Responsibility for this film’s maddeningly anti-aesthetic appearance has to be laid at the feet of Werner W. Wallroth, the same director who gave us, the Gojko Mitic/Dean Reed Indianerfilm, Blood Brothers. Wallroth, by 1977, had made a dozen movies for cinema and television, so we can assume that he was intentionally avoiding traditional aesthetics, perhaps in an attempt to create a more spontaneous look and feel. Whether he succeeds or not is up to the viewer, but he is clearly throwing out a lot of the rules of traditional filmmaking. Nearly every musical number in this film is approached from a contrarian’s perspective. Angelika Mann’s song “Bei den sieben Zwergen” (“With the Seven Dwarves”), for instance, takes the Snow White story of the Brothers Grimm and inverts it with Snow White substantially shorter than any of the so-called dwarves.

Conspicuous by their absence from the film are Nina Hagen and the rock band, Renft. Nina Hagen had left the country a few months before the film was released. A year earlier, her step-father, Wolf Biermann, was singing at a concert in Cologne when the GDR officials let it be known that he was not welcome back into the GDR (Biermann had been born in Hamburg, so he was, by birth, a West German). Although very much a socialist, his songs attacking the stagnation occurring in the upper ranks of the SED were seen as a threat to the authorities. Biermann’s wife, the popular East German actress, Eva-Marie Hagen, and her daughter Nina petitioned to be allowed to join Biermann in the west. Nina let it be know that if not allowed to join him, she would replace him as the voice of protest in the GDR. After some hemming and hawing, the authorities finally agreed to let the two woman leave the country. By 1977, the young Nina was already one of the GDR’s most successful singers. Back then, she was cute as a button and tended to sing novelty songs about sneezing and tango dancing. Her most famous song from this period was “Du has dein Farbfilm vergessen” (“You forgot the color film”), sung from the perspective of a woman who is really, really pissed at her boyfriend (husband?) for using black-and-white film during their vacation.

▸ Supplied data:
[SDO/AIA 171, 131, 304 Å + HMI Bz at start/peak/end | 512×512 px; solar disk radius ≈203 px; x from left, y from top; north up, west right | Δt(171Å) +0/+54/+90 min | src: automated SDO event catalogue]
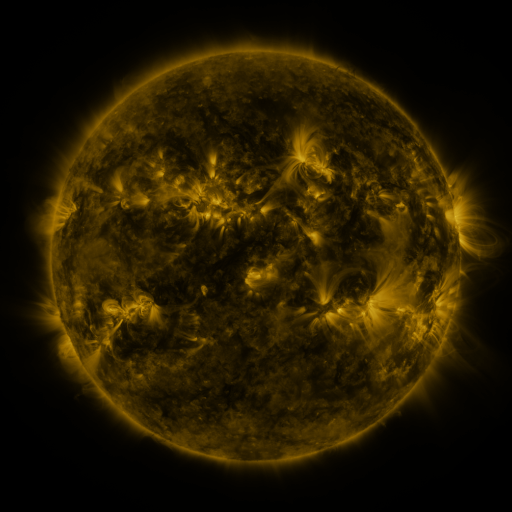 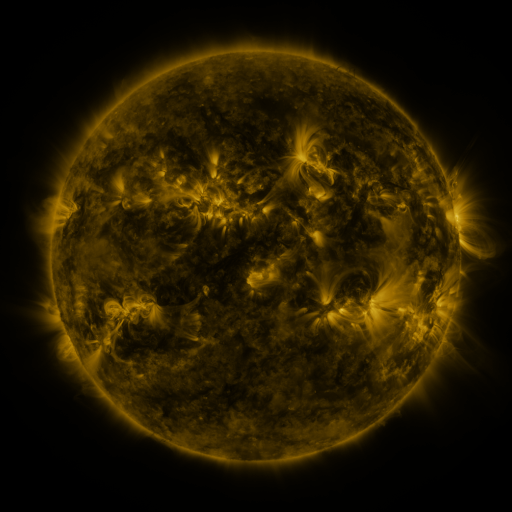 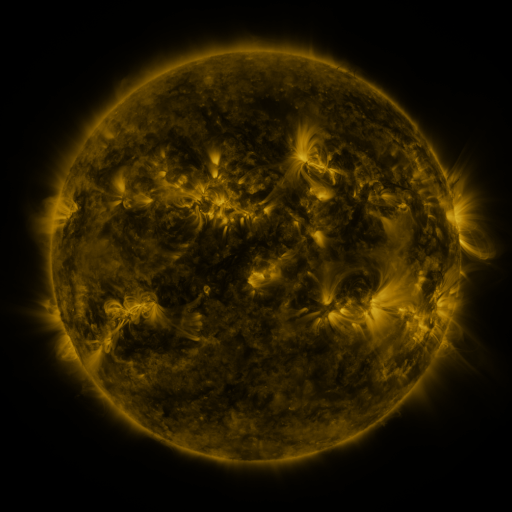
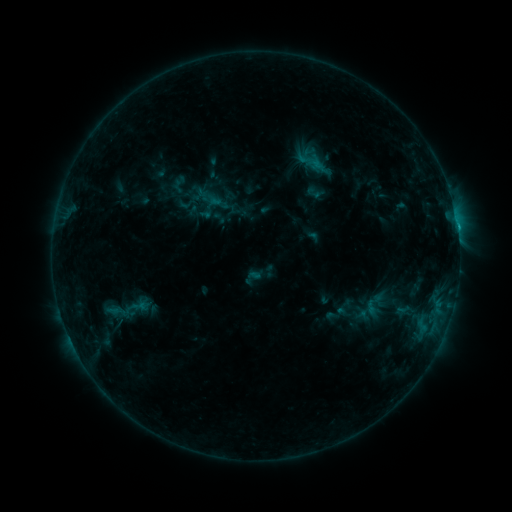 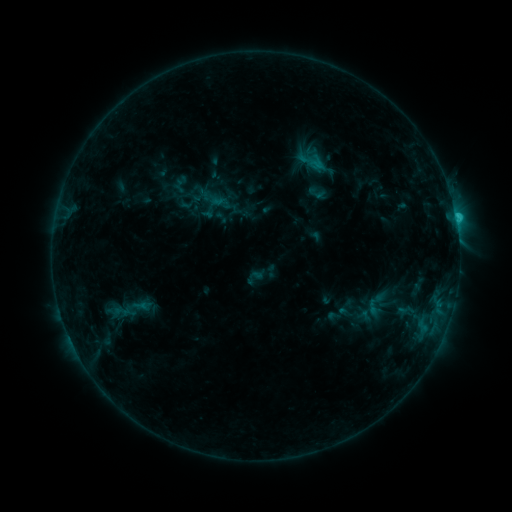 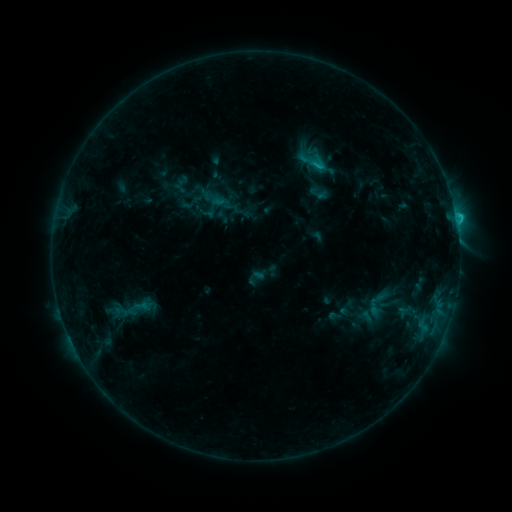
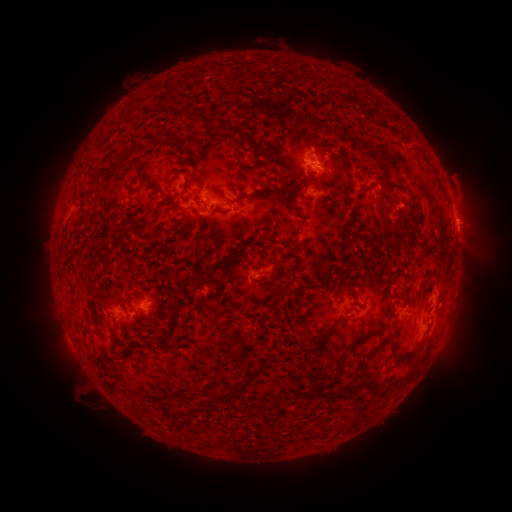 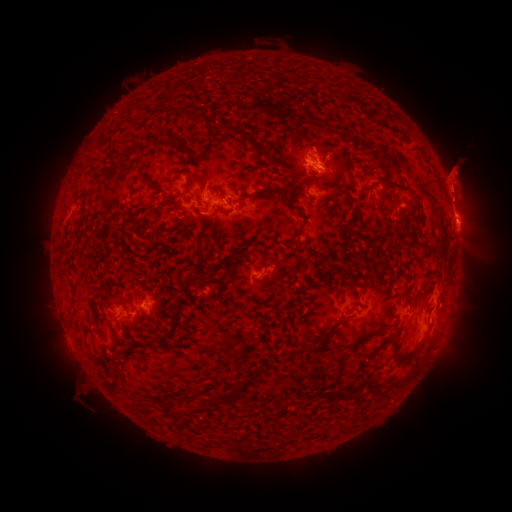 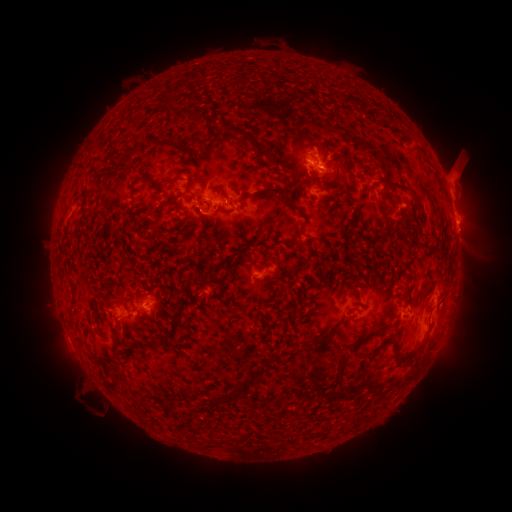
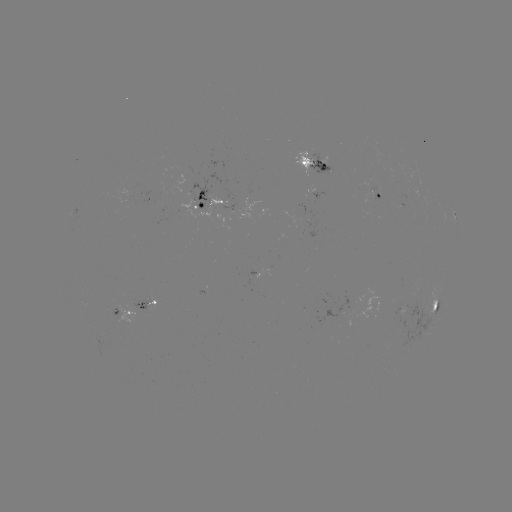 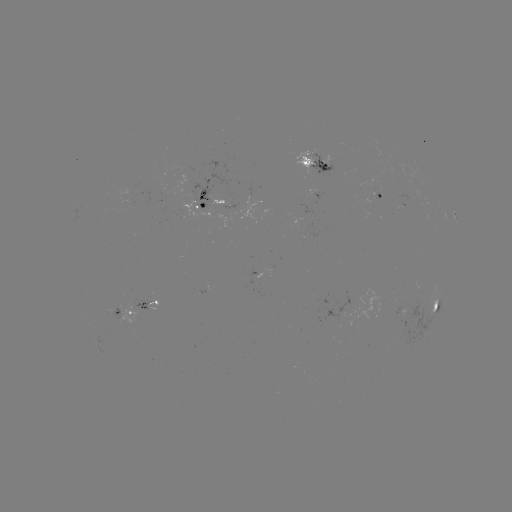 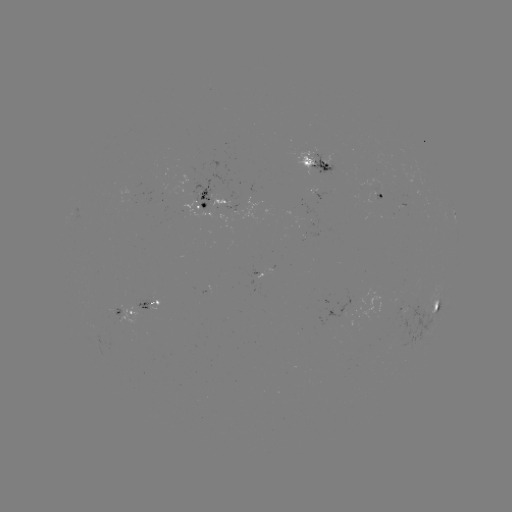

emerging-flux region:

▸ Set exercise: Please list every person named by both a first name and a surname in the film passage. The data above come from a separate source.

▸ Full response: Werner W. Wallroth, Gojko Mitic, Dean Reed, Angelika Mann, Nina Hagen, Wolf Biermann, Eva-Marie Hagen